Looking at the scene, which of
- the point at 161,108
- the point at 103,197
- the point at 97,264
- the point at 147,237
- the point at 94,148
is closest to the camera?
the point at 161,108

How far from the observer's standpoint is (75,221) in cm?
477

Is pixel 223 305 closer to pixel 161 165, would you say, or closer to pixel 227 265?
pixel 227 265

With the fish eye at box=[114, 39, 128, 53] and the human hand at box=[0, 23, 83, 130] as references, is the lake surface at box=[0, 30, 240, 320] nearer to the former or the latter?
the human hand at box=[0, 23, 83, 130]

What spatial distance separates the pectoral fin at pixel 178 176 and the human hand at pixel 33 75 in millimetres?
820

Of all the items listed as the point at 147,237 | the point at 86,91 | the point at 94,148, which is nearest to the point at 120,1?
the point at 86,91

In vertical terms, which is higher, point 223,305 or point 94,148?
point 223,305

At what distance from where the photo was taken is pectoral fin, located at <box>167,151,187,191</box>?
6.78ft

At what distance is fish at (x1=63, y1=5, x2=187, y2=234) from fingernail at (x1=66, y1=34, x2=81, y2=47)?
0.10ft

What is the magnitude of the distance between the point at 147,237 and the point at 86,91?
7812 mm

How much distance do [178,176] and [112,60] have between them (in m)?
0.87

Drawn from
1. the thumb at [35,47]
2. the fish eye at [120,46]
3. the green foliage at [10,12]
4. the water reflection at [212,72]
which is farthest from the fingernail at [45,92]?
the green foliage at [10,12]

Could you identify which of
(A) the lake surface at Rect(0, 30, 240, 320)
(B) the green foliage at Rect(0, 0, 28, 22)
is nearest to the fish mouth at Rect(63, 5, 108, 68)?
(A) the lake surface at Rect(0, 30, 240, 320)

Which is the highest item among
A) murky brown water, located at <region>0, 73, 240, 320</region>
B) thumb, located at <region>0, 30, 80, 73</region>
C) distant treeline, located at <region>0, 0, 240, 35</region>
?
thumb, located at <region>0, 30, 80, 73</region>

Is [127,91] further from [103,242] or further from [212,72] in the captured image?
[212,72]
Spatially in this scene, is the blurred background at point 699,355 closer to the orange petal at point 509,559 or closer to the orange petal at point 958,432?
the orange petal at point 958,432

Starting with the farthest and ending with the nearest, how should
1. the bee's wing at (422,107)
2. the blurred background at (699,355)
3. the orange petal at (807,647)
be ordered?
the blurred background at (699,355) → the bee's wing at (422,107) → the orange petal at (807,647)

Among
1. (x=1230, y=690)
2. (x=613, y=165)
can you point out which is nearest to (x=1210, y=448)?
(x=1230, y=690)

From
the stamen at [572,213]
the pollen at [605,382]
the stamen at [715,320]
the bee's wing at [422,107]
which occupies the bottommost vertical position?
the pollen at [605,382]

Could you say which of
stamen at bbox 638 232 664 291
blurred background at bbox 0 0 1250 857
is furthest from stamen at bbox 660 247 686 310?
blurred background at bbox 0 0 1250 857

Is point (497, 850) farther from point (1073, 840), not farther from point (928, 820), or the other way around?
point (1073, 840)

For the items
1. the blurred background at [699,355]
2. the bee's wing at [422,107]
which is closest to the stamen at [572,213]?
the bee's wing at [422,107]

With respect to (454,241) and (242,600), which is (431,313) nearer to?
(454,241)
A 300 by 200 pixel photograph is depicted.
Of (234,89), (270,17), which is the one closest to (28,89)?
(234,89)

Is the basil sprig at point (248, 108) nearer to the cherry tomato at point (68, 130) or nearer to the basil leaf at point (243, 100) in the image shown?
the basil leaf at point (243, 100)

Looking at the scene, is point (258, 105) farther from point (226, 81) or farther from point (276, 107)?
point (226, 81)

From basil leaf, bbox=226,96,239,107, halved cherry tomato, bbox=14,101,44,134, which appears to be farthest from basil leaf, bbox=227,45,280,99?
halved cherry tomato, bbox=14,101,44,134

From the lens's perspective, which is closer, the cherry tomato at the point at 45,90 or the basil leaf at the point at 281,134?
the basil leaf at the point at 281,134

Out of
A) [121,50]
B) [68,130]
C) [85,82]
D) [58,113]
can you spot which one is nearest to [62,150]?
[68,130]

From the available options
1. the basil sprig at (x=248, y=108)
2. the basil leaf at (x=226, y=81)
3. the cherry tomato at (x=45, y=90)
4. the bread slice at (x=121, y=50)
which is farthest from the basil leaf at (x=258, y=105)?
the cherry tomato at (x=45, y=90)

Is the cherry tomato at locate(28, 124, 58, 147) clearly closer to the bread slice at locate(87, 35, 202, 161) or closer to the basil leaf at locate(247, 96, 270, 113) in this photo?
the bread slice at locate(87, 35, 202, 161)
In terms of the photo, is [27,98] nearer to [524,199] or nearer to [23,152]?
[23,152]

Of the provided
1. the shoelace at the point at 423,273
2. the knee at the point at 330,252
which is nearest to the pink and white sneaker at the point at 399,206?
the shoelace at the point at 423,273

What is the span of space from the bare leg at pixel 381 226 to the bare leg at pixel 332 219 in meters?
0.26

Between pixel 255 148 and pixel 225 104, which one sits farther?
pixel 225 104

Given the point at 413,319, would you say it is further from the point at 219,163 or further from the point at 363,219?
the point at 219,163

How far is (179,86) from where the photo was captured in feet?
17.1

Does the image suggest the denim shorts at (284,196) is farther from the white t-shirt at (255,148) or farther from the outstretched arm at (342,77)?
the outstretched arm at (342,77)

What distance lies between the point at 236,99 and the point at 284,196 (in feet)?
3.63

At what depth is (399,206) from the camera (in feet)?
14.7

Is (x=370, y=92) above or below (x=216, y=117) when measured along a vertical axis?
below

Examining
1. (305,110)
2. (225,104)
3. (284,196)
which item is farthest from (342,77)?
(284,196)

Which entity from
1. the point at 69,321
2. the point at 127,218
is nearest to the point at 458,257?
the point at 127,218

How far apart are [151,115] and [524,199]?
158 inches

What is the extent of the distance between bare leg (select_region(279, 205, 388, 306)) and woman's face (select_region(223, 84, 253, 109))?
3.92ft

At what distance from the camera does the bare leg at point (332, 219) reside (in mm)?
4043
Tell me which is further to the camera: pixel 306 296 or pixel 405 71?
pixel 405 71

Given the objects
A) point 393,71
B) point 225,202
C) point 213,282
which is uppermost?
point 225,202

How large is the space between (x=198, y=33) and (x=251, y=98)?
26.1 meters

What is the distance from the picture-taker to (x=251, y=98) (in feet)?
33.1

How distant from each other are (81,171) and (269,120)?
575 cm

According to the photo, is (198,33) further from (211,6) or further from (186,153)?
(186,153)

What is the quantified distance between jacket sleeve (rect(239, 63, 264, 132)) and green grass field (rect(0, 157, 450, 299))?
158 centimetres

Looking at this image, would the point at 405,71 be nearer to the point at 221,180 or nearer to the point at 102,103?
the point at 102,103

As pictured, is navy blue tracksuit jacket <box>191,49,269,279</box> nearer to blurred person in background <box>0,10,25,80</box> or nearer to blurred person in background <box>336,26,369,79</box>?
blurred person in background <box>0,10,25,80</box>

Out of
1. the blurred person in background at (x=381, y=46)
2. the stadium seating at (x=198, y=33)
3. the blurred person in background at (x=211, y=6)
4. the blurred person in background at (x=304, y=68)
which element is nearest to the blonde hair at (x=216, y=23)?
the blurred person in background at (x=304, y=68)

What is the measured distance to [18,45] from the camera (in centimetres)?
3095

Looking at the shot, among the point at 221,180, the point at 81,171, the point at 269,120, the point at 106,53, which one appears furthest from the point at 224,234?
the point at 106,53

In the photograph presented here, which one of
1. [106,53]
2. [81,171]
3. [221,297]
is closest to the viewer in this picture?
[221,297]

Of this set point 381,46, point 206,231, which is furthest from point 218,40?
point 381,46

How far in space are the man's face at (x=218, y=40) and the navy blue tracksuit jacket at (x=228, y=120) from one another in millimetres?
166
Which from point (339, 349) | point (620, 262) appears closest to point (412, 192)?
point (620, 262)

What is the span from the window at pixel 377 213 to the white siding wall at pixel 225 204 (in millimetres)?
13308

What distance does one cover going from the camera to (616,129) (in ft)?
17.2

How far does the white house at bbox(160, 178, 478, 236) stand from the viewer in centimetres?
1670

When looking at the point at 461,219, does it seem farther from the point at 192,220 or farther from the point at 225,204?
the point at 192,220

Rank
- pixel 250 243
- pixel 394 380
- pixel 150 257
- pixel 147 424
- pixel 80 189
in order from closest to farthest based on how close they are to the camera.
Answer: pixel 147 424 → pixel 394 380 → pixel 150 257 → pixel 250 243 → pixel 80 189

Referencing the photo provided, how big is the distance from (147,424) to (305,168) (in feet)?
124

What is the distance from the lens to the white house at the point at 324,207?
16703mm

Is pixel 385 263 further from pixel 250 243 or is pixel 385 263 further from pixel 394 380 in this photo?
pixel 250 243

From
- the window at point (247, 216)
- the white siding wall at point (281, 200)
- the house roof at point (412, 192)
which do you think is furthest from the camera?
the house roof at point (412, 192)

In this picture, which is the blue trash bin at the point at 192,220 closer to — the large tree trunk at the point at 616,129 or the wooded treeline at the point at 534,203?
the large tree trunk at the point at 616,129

**Exercise aim:**
Copy out the rows above without any change, from the line with "What is the distance from the lens" up to and including the final line of the rows.

**Full answer:**
What is the distance from the lens to the white house at the point at 324,207?
16703mm

Is pixel 385 263 further from pixel 250 243 or is pixel 385 263 further from pixel 394 380 in this photo?
pixel 250 243

From
- the window at point (247, 216)
- the white siding wall at point (281, 200)
- the house roof at point (412, 192)
which do you think is furthest from the camera?
the house roof at point (412, 192)

In this picture, which is the blue trash bin at the point at 192,220 closer to — the large tree trunk at the point at 616,129 or the wooded treeline at the point at 534,203?
the large tree trunk at the point at 616,129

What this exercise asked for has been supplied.